Passage:

────────────────────

Wednesday, October 29, 2014

more tea, please

 I've got whatever sinus business that's been going around so this will be a less than ambitious Wednesday post.

These drop spindles have been selling better than anything I have ever put on Etsy before. It makes me wish they weren't a limited run. But I can't find any more of the painted filagree disks. Which probably means I'll just have to find a way to manufacture my own...

A few weekends ago I signed up to do NaNoWriMo. I heard some ladies talk about at a writing retreat a few years ago and put it in the back of my head to try out someday. Well, someday is in a few days and I may have only the barest scratch of an outline but I sure do have a purdy cover. That would be the S.S. Bill Murray in all his vintage glory right there. And yes, he will be an antagonist of sorts.

Wednesday, October 22, 2014

aspen & nettle

     The dye vats were calling to me after I finally finished a pair of custom gloves I've been sloooowly working on for the past few weeks.  I can't wait to show them to the person who asked for them. They're a longer version of the striped gloves I usually make for craft shows, but the requested yarn is also bulkier. This made them much warmer and makes me think more of hiking/biking than typing but they turned out beautifully all the same.

────────────────────

Extracted data:
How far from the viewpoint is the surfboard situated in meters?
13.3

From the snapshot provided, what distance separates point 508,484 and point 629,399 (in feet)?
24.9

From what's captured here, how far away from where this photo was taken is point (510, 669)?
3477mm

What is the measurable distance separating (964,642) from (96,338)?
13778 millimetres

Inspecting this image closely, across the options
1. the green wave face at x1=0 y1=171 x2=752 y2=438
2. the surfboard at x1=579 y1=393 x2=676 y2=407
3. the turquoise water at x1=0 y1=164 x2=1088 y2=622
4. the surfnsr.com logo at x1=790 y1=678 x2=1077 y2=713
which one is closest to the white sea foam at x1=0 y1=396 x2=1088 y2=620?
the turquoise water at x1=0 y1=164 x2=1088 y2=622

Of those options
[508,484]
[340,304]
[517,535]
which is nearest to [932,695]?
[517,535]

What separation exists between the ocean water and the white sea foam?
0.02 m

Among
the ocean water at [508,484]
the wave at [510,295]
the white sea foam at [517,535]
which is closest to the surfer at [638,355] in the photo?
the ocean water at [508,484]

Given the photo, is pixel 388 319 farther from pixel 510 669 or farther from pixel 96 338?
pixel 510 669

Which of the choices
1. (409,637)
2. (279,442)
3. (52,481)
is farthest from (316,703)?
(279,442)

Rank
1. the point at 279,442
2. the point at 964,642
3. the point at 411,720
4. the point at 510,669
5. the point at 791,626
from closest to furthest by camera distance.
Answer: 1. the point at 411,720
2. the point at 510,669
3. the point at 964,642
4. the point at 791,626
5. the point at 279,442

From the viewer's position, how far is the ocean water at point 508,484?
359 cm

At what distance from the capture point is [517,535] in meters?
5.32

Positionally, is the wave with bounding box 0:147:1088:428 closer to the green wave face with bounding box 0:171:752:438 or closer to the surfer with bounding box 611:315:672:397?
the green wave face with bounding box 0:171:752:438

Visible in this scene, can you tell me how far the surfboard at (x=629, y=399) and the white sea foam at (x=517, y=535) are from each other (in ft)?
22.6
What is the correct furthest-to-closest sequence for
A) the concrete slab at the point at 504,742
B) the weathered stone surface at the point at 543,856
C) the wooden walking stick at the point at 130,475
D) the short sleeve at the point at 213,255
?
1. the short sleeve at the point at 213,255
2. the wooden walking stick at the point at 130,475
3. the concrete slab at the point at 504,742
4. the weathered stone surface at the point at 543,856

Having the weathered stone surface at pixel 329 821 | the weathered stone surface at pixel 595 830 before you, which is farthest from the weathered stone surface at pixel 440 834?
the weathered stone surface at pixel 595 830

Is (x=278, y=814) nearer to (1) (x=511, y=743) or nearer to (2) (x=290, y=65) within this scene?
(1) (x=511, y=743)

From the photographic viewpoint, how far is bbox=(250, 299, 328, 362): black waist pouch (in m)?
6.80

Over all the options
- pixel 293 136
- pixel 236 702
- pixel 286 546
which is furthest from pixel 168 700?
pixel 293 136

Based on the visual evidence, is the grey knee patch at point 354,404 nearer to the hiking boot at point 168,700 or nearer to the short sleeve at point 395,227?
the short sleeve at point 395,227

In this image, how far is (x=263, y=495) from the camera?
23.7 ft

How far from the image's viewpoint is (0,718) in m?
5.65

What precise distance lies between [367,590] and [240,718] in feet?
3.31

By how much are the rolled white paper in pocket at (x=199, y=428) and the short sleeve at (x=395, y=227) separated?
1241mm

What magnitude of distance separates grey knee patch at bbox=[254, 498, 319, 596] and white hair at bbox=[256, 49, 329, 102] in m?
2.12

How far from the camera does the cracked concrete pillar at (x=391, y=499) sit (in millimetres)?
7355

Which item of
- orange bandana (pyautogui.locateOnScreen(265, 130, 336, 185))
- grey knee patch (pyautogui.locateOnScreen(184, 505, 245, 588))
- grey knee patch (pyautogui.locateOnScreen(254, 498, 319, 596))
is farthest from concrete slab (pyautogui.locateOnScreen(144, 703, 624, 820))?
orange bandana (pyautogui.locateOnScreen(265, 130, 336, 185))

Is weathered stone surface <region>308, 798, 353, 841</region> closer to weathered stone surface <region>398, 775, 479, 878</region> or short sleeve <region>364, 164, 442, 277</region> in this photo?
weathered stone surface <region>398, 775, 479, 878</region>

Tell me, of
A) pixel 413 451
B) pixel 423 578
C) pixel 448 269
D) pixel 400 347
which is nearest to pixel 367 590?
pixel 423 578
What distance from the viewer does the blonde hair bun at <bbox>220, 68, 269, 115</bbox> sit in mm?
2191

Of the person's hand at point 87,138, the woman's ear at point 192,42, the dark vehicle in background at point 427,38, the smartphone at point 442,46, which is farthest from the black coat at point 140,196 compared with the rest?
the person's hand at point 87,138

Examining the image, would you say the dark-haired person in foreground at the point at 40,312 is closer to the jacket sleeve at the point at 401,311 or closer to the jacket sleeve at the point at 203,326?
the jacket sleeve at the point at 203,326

────────────────────

Written tasks:
#1 Answer these from the blog text:
(a) What has been selling better than anything the writer has put on Etsy before?
(b) What did the writer sign up to do a few weekends ago?
(c) What is the title of the post dated October 22, 2014?
#2 Please give the part of the blog text starting with "Wednesday, October 22, 2014" and going on through "all the same.", renaming "gloves" as "mittens" each time it appears.

The solutions:
#1
(a) The drop spindles.
(b) NaNoWriMo.
(c) "aspen & nettle"

#2
Wednesday, October 22, 2014

aspen & nettle

     The dye vats were calling to me after I finally finished a pair of custom mittens I've been sloooowly working on for the past few weeks.  I can't wait to show them to the person who asked for them. They're a longer version of the striped mittens I usually make for craft shows, but the requested yarn is also bulkier. This made them much warmer and makes me think more of hiking/biking than typing but they turned out beautifully all the same.